■ INSTRUCTIONS FOR THE TASK ■
Filter the records down to the lines that hold the word "this", and copy each of those lines.

■ EXTRACTED DATA ■

○ ○ ○

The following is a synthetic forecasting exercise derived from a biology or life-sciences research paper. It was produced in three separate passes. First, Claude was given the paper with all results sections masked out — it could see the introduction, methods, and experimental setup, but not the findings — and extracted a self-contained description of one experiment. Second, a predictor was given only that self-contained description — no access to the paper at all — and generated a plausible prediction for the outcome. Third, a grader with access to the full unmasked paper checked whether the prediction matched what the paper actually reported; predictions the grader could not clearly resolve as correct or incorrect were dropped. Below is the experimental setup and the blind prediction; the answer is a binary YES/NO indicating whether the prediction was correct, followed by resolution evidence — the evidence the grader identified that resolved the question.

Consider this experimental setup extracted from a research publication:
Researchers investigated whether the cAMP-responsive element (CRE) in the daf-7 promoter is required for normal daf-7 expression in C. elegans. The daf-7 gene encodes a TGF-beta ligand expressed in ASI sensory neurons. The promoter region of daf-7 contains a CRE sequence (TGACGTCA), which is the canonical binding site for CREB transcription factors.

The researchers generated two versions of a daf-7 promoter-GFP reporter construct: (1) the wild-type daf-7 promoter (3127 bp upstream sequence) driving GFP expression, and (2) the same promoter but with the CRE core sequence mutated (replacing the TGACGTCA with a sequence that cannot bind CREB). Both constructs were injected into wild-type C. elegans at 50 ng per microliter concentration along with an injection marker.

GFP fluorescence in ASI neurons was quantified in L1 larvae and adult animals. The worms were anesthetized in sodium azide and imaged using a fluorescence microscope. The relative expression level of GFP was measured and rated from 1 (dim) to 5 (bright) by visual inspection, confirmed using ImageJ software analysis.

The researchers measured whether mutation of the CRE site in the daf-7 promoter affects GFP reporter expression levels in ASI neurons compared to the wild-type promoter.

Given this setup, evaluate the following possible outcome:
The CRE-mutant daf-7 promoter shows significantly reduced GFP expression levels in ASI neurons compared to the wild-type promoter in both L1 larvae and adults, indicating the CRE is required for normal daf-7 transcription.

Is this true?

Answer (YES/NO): YES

○ ○ ○

■ OUTPUT ■
Consider this experimental setup extracted from a research publication:
Given this setup, evaluate the following possible outcome:
Is this true?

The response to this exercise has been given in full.